→ **Instructions to follow**
Reproduce every one of the records below word for word.

→ **Material shown**
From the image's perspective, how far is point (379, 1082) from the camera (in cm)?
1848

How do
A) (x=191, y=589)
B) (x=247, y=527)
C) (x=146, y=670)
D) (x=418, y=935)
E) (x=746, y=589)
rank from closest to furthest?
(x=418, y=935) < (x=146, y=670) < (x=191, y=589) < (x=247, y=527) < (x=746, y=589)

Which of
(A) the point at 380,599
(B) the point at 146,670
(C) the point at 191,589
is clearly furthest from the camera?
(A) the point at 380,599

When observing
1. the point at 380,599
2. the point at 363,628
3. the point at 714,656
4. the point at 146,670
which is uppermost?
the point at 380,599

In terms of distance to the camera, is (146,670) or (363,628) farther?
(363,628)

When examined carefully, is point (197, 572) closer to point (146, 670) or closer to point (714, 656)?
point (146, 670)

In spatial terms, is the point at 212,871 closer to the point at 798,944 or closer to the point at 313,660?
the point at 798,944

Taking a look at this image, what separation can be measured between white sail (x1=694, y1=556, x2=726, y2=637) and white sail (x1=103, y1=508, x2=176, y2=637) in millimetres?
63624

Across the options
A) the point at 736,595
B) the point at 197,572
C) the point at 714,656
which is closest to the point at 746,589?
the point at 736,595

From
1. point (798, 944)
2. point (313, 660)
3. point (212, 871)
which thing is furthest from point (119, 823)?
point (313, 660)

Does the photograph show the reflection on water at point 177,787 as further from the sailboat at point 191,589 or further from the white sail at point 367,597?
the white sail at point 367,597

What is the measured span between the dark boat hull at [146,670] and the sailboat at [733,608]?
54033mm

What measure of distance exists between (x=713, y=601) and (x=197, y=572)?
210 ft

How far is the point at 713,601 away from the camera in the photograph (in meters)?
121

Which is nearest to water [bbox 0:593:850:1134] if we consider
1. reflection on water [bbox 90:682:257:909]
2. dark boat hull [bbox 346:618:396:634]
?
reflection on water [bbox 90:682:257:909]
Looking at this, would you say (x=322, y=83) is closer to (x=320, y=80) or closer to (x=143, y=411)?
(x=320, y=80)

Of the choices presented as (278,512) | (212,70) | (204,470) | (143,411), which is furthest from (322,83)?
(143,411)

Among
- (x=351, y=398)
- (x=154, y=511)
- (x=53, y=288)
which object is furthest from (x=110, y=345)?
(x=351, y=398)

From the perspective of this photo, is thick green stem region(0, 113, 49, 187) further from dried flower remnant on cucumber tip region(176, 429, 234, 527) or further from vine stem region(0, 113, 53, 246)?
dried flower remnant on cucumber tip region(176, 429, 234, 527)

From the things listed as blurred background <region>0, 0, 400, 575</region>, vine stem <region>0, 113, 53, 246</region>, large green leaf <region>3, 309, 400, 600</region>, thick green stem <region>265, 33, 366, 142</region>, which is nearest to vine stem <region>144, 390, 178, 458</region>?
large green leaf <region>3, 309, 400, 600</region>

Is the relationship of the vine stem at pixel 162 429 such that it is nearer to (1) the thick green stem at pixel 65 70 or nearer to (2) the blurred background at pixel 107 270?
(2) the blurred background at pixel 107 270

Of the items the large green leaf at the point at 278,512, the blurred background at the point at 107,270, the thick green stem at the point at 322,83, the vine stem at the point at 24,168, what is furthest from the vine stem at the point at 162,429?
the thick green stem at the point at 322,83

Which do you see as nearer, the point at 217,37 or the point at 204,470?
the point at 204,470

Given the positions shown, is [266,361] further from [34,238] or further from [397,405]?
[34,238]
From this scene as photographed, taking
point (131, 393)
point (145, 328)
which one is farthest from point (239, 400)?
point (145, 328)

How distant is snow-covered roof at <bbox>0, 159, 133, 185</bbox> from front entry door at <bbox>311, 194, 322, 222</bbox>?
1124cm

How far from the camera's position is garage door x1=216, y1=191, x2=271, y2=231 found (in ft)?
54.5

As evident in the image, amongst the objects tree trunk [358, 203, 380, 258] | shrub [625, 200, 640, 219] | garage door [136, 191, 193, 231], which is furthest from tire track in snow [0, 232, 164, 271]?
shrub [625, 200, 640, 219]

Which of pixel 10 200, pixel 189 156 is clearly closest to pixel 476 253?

→ **The answer**
From the image's perspective, how far is point (379, 1082) from the camera (in cm)?
1848

How do
A) (x=191, y=589)
B) (x=247, y=527)
C) (x=146, y=670)
D) (x=418, y=935)
E) (x=746, y=589)
rank from closest to furthest?
(x=418, y=935) < (x=146, y=670) < (x=191, y=589) < (x=247, y=527) < (x=746, y=589)

Which of
(A) the point at 380,599
(B) the point at 146,670
(C) the point at 191,589
is clearly furthest from the camera?
(A) the point at 380,599

When observing
1. the point at 380,599
2. the point at 363,628
3. the point at 714,656
4. the point at 146,670
which is uppermost?
the point at 380,599

In terms of distance to the camera, is (146,670) or (363,628) farther?
(363,628)

When examined carefully, is point (197, 572) closer to point (146, 670) or closer to point (714, 656)?
point (146, 670)

In spatial terms, is the point at 212,871 closer to the point at 798,944 or closer to the point at 313,660?
the point at 798,944

Taking a look at this image, what separation can be measured between white sail (x1=694, y1=556, x2=726, y2=637) and white sail (x1=103, y1=508, x2=176, y2=637) in millimetres?
63624

Across the options
A) the point at 736,595
B) the point at 197,572
C) the point at 714,656
which is closest to the point at 746,589?
the point at 736,595

From
1. point (798, 944)
2. point (313, 660)
3. point (212, 871)
which thing is furthest from point (119, 823)?
point (313, 660)

Does the photograph show the reflection on water at point 177,787 as further from the sailboat at point 191,589 or further from the white sail at point 367,597?
the white sail at point 367,597

What is the measured span between the dark boat hull at [146,670] and the sailboat at [733,608]?
54033mm

What measure of distance exists between (x=713, y=601) and (x=197, y=572)?
210 ft

How far is the point at 713,601 away from the camera in the photograph (in meters)?
121

Which is nearest to water [bbox 0:593:850:1134] if we consider
1. reflection on water [bbox 90:682:257:909]
2. dark boat hull [bbox 346:618:396:634]
?
reflection on water [bbox 90:682:257:909]
Looking at this, would you say (x=322, y=83) is closer to (x=320, y=80) or closer to (x=143, y=411)?
(x=320, y=80)

Of the choices presented as (278,512) | (212,70) | (204,470) | (143,411), which is furthest from (322,83)?
(143,411)

Among
- (x=351, y=398)
- (x=154, y=511)
- (x=53, y=288)
which object is furthest from (x=110, y=345)?
(x=351, y=398)

From the perspective of this photo, is thick green stem region(0, 113, 49, 187) further from dried flower remnant on cucumber tip region(176, 429, 234, 527) or further from vine stem region(0, 113, 53, 246)?
dried flower remnant on cucumber tip region(176, 429, 234, 527)

From the things listed as blurred background <region>0, 0, 400, 575</region>, vine stem <region>0, 113, 53, 246</region>, large green leaf <region>3, 309, 400, 600</region>, thick green stem <region>265, 33, 366, 142</region>, which is nearest to vine stem <region>144, 390, 178, 458</region>?
large green leaf <region>3, 309, 400, 600</region>

Is the relationship of the vine stem at pixel 162 429 such that it is nearer to (1) the thick green stem at pixel 65 70 or nearer to (2) the blurred background at pixel 107 270?
(2) the blurred background at pixel 107 270

Of the items the large green leaf at the point at 278,512, the blurred background at the point at 107,270, the thick green stem at the point at 322,83, the vine stem at the point at 24,168, what is furthest from the vine stem at the point at 162,429?
the thick green stem at the point at 322,83

Which do you see as nearer, the point at 217,37 or the point at 204,470?
the point at 204,470

Given the positions shown, is [266,361] further from [34,238] or further from [397,405]?
[34,238]
From this scene as photographed, taking
point (131, 393)
point (145, 328)
which one is farthest from point (239, 400)?
point (145, 328)

How distant is snow-covered roof at <bbox>0, 159, 133, 185</bbox> from front entry door at <bbox>311, 194, 322, 222</bbox>?
1124cm

How far from the camera's position is garage door x1=216, y1=191, x2=271, y2=231 found (in ft)?
54.5

As evident in the image, amongst the objects tree trunk [358, 203, 380, 258] | shrub [625, 200, 640, 219] | garage door [136, 191, 193, 231], which is furthest from tire track in snow [0, 232, 164, 271]?
shrub [625, 200, 640, 219]

Which of pixel 10 200, pixel 189 156 is clearly closest to pixel 476 253?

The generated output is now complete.